Aim
Pull out each line of the data below that contains the string "nucleus".

══ Dataset extract ══

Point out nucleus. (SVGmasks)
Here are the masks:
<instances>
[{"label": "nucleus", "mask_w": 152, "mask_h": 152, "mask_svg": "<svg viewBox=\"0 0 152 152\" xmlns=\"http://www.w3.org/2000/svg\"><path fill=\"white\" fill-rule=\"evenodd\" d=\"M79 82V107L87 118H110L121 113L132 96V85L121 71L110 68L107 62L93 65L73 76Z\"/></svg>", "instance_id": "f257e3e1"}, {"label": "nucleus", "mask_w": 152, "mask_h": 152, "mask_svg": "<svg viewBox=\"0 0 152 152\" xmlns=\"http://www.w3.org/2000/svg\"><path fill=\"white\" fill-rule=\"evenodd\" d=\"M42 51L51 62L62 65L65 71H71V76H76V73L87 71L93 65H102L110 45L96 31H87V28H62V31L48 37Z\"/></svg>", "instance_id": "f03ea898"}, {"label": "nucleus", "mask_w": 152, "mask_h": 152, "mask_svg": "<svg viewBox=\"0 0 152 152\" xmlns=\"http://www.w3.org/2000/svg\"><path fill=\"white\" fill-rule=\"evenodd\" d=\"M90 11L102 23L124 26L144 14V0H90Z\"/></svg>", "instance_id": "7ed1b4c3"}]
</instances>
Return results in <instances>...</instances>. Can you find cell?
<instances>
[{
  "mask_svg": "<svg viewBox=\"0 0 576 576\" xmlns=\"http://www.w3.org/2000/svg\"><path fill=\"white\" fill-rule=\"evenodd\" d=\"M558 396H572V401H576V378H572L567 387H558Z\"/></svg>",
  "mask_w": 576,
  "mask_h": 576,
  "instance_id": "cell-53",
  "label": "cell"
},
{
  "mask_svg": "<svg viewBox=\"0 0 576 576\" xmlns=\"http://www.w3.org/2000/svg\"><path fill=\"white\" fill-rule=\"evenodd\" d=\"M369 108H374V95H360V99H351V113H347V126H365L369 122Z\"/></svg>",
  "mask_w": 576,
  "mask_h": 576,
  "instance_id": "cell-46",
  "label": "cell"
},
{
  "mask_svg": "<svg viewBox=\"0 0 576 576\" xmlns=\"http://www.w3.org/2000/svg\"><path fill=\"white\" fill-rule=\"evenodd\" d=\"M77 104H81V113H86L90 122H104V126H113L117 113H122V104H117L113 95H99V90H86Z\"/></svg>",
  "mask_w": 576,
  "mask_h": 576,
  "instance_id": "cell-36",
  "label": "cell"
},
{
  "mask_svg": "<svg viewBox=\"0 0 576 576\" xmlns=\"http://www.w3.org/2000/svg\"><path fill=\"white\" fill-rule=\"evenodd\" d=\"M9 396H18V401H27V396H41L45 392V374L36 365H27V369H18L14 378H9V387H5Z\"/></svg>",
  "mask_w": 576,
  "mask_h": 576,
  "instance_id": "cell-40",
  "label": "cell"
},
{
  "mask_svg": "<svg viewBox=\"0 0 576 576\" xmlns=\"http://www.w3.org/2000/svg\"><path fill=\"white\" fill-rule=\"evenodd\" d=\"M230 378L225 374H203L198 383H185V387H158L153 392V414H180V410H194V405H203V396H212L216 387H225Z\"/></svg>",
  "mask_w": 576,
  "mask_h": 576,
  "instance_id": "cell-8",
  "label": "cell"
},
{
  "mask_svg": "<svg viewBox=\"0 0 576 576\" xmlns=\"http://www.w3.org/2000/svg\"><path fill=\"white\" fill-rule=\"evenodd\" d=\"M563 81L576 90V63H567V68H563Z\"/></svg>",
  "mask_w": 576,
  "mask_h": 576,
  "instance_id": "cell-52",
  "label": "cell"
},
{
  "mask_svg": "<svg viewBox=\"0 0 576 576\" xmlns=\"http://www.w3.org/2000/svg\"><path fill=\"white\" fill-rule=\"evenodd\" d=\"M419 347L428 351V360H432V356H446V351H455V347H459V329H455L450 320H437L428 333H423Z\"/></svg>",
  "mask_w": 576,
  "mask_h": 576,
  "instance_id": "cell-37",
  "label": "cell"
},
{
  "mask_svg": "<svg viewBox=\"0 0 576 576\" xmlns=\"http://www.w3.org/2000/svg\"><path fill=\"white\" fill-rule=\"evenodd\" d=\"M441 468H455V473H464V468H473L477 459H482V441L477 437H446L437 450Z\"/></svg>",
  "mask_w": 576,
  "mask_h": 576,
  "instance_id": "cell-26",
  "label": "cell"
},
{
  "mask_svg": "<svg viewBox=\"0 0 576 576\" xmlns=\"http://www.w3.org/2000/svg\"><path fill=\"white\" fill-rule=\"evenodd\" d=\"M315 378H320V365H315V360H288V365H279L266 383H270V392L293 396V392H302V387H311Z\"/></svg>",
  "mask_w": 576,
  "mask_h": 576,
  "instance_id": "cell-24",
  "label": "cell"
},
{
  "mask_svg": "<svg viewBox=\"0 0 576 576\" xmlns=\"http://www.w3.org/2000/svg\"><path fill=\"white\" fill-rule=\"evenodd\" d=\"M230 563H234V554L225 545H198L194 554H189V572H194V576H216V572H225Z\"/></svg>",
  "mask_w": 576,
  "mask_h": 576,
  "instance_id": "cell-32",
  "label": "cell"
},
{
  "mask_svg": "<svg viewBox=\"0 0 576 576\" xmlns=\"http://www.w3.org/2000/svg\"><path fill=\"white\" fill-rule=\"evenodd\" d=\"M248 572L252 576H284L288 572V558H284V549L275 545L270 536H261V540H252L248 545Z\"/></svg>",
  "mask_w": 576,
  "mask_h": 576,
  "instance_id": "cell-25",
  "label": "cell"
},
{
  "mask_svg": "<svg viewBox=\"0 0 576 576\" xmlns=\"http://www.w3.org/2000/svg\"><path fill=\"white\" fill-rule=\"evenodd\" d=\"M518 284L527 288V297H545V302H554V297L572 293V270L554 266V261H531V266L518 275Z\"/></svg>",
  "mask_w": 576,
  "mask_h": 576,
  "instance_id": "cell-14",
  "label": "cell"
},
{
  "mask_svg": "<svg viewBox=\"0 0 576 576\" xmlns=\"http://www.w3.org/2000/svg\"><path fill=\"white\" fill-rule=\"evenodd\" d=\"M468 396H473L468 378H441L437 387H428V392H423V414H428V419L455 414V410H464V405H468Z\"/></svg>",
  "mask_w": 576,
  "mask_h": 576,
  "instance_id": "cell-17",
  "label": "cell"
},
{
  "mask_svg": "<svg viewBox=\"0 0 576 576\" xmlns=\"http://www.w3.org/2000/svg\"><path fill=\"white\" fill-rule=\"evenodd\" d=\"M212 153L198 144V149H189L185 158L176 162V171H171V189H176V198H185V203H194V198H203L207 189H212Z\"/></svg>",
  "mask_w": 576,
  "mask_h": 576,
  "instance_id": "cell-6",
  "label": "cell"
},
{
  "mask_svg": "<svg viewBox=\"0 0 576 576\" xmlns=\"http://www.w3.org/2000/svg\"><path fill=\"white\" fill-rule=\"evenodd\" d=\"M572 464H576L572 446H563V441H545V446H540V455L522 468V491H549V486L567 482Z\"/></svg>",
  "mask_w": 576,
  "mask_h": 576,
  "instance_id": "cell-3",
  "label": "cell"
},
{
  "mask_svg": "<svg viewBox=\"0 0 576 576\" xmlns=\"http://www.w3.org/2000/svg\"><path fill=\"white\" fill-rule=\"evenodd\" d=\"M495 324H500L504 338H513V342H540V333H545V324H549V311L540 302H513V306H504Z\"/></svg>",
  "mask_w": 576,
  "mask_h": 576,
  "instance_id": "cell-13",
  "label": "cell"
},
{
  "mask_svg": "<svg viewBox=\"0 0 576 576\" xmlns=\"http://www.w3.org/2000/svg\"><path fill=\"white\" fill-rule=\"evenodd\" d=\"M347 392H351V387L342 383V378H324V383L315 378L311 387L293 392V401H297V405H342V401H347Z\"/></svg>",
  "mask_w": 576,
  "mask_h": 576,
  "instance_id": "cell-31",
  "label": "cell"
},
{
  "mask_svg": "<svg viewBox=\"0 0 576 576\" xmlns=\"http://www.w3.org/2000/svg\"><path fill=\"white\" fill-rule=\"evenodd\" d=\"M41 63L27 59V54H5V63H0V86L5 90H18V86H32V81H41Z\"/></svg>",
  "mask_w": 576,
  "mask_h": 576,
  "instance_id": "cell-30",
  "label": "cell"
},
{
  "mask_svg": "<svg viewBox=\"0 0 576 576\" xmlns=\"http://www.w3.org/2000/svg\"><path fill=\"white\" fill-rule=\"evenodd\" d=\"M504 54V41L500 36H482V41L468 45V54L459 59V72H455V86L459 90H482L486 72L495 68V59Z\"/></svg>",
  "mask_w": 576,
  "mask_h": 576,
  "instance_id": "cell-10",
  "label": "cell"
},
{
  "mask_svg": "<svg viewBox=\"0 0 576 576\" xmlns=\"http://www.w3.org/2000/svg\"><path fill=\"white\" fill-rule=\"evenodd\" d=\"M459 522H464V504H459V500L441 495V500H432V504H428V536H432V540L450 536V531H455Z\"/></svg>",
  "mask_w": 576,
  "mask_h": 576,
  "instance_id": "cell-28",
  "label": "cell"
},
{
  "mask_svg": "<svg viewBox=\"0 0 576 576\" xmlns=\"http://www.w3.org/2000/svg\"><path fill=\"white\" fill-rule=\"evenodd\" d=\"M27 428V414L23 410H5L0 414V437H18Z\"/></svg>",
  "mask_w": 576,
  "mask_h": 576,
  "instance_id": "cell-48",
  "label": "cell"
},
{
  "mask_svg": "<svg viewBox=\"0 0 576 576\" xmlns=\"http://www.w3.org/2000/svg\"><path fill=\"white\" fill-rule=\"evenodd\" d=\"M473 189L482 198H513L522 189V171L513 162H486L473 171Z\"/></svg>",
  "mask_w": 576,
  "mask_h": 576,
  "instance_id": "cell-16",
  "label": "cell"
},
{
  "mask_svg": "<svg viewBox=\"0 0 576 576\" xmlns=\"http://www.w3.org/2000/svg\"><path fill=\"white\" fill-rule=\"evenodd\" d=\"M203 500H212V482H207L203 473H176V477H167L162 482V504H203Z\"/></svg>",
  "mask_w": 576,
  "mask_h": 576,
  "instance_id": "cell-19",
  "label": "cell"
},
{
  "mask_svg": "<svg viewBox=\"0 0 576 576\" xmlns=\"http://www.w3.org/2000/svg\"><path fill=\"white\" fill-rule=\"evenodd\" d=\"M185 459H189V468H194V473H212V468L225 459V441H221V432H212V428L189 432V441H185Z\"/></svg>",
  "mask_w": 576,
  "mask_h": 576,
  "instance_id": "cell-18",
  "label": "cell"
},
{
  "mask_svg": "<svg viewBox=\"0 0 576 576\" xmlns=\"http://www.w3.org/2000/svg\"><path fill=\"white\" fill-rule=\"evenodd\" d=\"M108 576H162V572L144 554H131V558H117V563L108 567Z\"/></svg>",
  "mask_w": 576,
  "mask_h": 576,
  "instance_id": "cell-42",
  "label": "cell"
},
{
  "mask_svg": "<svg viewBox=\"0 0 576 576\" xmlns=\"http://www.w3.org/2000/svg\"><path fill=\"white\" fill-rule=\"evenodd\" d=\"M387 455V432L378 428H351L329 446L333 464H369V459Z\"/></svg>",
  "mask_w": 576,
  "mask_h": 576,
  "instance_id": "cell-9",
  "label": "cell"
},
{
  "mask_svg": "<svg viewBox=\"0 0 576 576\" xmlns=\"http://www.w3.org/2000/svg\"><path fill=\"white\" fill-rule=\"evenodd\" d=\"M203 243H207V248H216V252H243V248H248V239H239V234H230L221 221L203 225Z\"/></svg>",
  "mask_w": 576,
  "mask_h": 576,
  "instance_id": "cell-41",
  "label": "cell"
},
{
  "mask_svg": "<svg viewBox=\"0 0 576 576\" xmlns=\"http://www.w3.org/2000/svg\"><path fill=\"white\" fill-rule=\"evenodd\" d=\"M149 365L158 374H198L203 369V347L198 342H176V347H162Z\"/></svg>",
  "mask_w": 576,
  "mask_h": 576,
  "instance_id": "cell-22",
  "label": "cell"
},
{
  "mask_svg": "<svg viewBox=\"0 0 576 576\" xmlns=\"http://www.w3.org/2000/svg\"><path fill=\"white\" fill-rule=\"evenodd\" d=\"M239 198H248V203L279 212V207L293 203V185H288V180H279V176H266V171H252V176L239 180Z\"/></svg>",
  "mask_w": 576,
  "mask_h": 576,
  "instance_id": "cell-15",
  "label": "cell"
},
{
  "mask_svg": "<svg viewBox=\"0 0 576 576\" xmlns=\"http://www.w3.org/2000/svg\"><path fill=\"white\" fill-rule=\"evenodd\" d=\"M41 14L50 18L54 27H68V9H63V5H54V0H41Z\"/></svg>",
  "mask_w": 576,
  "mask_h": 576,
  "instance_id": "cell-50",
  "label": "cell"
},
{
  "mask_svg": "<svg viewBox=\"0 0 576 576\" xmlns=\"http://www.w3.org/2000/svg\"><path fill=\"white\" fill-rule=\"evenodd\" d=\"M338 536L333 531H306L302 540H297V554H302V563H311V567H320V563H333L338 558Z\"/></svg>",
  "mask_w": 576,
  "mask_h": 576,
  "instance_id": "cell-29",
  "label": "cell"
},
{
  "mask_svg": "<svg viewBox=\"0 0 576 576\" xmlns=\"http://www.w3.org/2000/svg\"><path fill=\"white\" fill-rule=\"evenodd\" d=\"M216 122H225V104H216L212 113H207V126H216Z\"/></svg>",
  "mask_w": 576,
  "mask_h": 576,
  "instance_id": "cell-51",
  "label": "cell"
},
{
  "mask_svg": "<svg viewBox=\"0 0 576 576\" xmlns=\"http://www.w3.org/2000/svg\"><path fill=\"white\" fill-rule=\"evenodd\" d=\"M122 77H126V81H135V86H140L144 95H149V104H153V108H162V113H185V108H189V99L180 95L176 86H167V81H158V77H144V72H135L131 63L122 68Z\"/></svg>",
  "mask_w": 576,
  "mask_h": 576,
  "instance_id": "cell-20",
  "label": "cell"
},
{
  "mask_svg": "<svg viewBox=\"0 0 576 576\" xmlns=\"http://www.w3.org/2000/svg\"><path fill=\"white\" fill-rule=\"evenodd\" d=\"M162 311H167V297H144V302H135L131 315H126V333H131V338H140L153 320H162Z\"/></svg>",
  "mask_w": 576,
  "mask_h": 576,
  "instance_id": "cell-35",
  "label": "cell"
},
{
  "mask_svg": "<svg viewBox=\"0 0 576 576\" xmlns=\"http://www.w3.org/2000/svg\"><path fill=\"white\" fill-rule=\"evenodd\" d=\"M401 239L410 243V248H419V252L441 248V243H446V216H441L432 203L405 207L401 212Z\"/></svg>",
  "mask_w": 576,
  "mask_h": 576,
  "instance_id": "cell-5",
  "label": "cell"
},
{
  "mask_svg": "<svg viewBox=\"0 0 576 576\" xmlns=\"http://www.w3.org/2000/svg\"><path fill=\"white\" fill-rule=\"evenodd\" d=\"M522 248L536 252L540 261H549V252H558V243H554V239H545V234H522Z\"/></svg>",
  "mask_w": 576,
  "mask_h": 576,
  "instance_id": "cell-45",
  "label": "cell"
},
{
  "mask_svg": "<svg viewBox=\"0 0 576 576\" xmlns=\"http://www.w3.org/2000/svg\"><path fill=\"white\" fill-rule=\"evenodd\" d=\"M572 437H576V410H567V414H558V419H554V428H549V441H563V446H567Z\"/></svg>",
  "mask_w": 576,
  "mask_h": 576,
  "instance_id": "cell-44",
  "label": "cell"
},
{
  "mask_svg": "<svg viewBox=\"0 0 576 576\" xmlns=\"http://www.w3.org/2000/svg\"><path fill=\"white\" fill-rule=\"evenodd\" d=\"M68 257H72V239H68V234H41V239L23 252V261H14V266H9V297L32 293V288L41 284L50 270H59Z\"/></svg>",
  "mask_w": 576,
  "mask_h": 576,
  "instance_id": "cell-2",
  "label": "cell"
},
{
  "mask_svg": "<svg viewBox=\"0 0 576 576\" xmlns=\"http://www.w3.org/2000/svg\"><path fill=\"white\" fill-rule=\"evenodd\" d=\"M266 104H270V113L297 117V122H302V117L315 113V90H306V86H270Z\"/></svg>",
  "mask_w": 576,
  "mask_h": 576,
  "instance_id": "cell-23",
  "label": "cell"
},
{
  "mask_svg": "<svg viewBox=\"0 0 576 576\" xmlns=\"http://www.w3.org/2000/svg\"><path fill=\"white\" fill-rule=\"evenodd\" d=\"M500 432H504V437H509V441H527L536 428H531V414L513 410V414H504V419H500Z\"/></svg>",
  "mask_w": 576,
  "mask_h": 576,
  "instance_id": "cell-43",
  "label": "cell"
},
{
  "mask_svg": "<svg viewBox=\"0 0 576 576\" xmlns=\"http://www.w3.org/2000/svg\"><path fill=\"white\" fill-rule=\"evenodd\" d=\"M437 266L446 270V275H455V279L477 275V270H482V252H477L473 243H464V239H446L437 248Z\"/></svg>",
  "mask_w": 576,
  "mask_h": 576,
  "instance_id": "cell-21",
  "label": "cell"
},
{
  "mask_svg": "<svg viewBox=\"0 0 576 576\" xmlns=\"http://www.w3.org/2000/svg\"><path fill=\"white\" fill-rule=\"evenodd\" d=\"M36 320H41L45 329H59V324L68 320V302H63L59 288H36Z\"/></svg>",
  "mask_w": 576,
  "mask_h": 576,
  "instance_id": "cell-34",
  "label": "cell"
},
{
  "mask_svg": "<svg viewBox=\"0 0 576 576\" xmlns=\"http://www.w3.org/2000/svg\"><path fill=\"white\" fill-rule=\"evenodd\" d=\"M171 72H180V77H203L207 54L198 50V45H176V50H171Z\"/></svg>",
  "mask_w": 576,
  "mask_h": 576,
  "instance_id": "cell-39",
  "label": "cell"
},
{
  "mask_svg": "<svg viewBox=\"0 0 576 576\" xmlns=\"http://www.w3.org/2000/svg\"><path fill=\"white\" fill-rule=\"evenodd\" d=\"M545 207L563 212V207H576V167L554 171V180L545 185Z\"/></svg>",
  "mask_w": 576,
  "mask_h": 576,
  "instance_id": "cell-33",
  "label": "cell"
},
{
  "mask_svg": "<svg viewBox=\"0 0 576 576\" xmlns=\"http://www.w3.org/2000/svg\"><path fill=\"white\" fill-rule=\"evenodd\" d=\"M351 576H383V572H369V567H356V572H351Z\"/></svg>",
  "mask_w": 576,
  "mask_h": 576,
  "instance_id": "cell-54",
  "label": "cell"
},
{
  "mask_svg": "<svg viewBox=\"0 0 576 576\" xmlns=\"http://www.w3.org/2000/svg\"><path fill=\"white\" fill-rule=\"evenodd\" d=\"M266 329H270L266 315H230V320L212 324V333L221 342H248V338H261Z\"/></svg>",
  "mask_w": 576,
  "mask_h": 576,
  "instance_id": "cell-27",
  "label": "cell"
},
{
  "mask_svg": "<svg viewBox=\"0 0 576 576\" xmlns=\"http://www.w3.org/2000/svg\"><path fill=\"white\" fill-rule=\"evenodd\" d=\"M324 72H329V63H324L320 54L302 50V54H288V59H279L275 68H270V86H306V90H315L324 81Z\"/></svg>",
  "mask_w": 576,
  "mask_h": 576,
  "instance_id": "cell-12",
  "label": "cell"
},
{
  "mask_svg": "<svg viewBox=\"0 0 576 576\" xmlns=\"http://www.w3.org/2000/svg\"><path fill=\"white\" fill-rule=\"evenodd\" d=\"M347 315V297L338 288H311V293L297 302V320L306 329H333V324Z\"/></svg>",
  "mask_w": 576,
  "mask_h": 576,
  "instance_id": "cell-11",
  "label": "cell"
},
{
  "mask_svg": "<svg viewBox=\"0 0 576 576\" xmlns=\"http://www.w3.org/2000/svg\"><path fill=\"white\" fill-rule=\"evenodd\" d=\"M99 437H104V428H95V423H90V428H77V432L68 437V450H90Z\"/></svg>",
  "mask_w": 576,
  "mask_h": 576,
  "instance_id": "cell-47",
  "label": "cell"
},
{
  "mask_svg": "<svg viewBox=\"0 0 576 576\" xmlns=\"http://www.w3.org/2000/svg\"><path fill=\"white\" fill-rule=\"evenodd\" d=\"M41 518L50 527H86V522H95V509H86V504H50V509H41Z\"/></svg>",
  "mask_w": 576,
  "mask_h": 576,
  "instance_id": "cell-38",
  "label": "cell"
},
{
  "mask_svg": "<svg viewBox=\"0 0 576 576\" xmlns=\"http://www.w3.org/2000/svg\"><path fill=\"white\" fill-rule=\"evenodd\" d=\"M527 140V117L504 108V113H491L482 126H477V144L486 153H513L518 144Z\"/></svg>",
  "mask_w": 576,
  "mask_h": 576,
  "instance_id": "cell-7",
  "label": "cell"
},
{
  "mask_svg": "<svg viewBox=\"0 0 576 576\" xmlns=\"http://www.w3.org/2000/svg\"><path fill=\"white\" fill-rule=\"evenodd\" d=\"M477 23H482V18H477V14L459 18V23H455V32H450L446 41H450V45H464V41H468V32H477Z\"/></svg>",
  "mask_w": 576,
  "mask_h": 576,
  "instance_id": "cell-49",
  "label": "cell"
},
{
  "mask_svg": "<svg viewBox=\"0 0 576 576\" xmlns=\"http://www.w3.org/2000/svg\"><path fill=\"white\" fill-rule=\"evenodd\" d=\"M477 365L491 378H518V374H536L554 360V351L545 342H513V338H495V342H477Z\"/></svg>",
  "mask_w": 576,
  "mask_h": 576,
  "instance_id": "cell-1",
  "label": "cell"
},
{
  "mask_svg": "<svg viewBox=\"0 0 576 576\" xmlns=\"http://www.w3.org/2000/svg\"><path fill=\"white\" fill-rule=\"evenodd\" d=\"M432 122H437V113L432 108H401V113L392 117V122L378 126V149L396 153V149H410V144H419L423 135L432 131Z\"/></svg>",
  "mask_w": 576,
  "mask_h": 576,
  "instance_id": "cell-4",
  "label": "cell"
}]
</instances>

═══

Exercise output
Point out nucleus. (SVGmasks)
[{"label": "nucleus", "mask_w": 152, "mask_h": 152, "mask_svg": "<svg viewBox=\"0 0 152 152\" xmlns=\"http://www.w3.org/2000/svg\"><path fill=\"white\" fill-rule=\"evenodd\" d=\"M79 82V107L87 118H110L121 113L132 96V85L121 71L110 68L107 62L93 65L73 76Z\"/></svg>", "instance_id": "f257e3e1"}, {"label": "nucleus", "mask_w": 152, "mask_h": 152, "mask_svg": "<svg viewBox=\"0 0 152 152\" xmlns=\"http://www.w3.org/2000/svg\"><path fill=\"white\" fill-rule=\"evenodd\" d=\"M42 51L51 62L62 65L65 71H71V76H76V73L87 71L93 65H102L110 45L96 31H87V28H62V31L48 37Z\"/></svg>", "instance_id": "f03ea898"}, {"label": "nucleus", "mask_w": 152, "mask_h": 152, "mask_svg": "<svg viewBox=\"0 0 152 152\" xmlns=\"http://www.w3.org/2000/svg\"><path fill=\"white\" fill-rule=\"evenodd\" d=\"M90 11L102 23L124 26L144 14V0H90Z\"/></svg>", "instance_id": "7ed1b4c3"}]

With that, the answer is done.